— BEGIN RECORDS FOR THE EXERCISE —

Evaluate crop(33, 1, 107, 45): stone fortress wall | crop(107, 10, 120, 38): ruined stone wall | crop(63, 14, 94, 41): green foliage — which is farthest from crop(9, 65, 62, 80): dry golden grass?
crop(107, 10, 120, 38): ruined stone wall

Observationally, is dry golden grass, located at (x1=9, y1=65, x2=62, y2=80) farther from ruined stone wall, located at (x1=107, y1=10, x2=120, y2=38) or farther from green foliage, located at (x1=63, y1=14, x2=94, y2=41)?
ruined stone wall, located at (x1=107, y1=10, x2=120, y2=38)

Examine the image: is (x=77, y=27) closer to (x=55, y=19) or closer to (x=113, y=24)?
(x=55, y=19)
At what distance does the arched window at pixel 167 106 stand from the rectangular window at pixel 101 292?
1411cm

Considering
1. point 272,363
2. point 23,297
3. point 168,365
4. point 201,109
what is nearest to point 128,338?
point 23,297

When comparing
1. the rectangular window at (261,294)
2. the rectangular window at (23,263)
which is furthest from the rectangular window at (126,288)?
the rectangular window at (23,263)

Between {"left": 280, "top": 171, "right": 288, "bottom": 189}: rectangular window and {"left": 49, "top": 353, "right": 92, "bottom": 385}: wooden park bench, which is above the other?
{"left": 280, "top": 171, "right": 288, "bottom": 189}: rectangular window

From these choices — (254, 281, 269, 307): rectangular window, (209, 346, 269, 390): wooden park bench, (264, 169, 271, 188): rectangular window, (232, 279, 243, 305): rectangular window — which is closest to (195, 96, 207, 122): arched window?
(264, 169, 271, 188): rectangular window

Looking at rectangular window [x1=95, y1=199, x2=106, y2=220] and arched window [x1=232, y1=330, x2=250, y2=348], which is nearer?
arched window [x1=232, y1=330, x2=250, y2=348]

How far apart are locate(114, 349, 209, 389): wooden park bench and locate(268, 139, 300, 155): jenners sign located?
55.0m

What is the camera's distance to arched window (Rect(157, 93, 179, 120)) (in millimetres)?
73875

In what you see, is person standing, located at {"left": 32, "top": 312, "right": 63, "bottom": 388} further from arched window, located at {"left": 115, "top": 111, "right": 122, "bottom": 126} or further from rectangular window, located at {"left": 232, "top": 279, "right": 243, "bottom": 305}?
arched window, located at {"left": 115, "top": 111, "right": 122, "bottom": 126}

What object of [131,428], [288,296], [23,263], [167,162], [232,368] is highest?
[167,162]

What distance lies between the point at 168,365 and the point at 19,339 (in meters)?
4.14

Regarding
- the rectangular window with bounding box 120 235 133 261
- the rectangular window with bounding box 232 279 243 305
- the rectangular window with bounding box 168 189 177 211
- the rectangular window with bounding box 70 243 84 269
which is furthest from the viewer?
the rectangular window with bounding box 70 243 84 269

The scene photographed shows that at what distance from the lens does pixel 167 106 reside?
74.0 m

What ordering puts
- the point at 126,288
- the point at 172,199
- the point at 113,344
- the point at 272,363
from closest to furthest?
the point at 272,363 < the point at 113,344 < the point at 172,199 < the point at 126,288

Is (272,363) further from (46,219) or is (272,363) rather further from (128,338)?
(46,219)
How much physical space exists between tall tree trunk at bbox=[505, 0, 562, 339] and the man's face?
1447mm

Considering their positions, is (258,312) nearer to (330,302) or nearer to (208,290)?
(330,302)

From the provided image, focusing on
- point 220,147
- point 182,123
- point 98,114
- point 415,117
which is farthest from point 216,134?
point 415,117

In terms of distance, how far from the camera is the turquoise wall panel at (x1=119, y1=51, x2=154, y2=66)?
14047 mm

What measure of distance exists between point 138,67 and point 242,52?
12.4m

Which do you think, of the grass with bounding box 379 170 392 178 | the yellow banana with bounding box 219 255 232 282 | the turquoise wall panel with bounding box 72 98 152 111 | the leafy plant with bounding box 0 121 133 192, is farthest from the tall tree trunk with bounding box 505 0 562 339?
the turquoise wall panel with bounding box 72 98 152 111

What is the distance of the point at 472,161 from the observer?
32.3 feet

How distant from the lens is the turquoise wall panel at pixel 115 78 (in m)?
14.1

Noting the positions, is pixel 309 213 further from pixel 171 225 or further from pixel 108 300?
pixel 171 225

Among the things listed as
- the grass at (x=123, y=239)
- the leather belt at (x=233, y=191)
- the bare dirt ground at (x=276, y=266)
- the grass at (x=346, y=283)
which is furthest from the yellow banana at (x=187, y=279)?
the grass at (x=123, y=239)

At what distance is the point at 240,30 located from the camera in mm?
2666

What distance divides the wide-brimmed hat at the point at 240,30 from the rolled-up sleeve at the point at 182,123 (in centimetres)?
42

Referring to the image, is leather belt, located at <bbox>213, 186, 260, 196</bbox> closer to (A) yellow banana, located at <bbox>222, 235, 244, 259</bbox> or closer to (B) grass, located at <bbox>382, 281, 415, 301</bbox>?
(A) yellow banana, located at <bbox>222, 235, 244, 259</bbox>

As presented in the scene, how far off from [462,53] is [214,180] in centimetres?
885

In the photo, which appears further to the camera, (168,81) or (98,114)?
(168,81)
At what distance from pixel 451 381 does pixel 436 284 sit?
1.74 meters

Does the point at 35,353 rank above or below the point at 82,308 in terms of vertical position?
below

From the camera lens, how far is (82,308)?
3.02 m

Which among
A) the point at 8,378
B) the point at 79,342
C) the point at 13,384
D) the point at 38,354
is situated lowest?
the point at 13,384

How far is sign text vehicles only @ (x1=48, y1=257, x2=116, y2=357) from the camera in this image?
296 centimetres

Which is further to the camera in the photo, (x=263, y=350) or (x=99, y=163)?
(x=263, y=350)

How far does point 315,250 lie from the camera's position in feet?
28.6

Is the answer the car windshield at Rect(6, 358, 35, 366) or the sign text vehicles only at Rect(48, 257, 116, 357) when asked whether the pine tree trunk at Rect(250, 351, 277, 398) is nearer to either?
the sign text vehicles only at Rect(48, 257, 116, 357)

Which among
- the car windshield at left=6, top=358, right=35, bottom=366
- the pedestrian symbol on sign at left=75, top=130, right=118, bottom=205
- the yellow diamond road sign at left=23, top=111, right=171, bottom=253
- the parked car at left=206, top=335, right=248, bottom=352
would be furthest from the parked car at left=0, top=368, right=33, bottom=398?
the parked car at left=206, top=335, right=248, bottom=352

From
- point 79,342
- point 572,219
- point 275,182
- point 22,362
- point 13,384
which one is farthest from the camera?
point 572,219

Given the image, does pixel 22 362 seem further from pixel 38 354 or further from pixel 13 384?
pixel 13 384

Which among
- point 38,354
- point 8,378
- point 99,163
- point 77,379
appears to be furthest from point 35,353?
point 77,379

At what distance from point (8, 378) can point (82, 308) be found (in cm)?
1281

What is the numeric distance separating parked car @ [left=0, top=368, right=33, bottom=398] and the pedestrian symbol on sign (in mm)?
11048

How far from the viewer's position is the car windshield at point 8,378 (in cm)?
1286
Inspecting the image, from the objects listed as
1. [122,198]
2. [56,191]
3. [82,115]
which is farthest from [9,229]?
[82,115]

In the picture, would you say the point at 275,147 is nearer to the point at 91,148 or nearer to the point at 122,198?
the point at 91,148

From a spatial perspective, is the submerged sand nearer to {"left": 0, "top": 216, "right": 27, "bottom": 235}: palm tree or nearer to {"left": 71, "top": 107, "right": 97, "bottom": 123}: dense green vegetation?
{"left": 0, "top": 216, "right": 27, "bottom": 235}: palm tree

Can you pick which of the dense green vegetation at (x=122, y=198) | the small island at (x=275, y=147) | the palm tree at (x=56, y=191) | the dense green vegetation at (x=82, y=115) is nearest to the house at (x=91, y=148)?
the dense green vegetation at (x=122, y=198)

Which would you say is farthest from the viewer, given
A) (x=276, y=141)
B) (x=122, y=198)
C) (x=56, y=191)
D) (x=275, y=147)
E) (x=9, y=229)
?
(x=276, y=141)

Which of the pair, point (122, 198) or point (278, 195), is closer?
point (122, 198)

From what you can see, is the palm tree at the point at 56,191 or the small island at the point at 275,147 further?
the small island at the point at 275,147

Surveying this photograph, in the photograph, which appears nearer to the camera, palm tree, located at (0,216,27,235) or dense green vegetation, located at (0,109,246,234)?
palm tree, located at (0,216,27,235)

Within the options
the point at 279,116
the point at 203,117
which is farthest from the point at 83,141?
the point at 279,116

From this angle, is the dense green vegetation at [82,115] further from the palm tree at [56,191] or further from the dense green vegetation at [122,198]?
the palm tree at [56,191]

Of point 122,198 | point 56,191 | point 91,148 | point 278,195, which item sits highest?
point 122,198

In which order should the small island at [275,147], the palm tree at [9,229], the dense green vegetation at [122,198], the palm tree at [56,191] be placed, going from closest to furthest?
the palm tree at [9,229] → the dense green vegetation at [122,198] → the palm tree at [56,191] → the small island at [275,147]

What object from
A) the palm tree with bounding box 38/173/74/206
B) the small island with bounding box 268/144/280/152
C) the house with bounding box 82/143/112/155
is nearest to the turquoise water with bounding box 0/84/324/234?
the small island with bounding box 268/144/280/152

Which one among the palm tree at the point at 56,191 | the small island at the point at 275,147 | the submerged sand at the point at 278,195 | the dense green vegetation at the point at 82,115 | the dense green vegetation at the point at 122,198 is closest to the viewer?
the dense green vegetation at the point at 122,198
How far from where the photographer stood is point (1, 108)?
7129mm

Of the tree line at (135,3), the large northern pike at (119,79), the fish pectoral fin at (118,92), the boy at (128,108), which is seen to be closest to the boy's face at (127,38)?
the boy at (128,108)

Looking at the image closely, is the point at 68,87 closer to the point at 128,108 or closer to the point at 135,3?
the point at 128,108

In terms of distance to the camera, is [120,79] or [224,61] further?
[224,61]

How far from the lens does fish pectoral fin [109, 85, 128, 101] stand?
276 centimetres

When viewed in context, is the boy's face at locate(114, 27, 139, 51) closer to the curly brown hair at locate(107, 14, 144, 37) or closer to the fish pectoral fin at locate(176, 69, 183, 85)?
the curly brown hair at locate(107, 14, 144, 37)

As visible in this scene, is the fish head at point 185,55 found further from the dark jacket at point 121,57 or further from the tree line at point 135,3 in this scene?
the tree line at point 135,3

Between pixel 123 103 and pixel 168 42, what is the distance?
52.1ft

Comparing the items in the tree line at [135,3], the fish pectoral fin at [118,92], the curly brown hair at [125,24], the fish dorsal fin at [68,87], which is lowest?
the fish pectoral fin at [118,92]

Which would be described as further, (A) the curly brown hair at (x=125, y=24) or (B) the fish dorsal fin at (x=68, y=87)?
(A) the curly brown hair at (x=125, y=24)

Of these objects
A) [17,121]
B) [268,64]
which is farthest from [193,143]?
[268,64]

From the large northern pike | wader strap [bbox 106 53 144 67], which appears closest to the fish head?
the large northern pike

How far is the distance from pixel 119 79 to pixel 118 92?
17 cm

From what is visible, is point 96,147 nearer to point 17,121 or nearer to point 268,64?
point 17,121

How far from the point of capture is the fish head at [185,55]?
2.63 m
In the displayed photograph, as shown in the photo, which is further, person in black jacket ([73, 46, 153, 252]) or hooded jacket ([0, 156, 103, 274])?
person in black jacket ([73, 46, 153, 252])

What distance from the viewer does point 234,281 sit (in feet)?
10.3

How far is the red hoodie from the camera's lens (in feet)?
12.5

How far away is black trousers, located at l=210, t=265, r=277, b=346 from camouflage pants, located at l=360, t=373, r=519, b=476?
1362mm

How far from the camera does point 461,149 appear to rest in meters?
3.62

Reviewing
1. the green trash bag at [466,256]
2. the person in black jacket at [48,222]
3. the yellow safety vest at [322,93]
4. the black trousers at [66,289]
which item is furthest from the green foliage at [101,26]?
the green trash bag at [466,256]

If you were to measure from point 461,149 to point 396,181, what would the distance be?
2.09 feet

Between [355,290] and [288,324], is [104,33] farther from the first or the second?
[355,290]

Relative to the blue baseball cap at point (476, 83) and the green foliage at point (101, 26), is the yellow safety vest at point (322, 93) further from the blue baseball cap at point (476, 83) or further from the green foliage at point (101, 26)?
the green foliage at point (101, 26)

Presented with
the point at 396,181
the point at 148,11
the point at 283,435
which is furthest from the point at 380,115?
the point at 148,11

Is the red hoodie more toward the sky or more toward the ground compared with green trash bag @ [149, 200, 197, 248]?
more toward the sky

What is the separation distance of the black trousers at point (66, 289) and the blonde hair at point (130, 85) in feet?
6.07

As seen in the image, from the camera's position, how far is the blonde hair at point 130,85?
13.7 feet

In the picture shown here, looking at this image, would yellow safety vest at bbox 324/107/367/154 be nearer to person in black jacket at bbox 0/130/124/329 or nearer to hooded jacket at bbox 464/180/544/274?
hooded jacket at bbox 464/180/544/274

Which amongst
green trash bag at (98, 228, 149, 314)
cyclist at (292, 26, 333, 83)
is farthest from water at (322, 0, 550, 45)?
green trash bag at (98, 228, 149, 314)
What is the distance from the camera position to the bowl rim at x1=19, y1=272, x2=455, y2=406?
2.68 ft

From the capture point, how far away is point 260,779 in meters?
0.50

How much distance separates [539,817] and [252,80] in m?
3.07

— END RECORDS FOR THE EXERCISE —

### THE REQUEST:
Rewrite the entries from the line containing "In the picture shown" through the end of the entries, replacing "cyclist" with "bicycle rider" and leaving all else unchanged.

### FULL RESPONSE:
In the picture shown here, looking at this image, would yellow safety vest at bbox 324/107/367/154 be nearer to person in black jacket at bbox 0/130/124/329 or nearer to hooded jacket at bbox 464/180/544/274?
hooded jacket at bbox 464/180/544/274

Which amongst
green trash bag at (98, 228, 149, 314)
bicycle rider at (292, 26, 333, 83)
is farthest from water at (322, 0, 550, 45)?
green trash bag at (98, 228, 149, 314)
What is the distance from the camera position to the bowl rim at x1=19, y1=272, x2=455, y2=406?
2.68 ft

From the capture point, how far away is point 260,779 in meters?
0.50

How much distance separates [539,817] and [252,80] in m?
3.07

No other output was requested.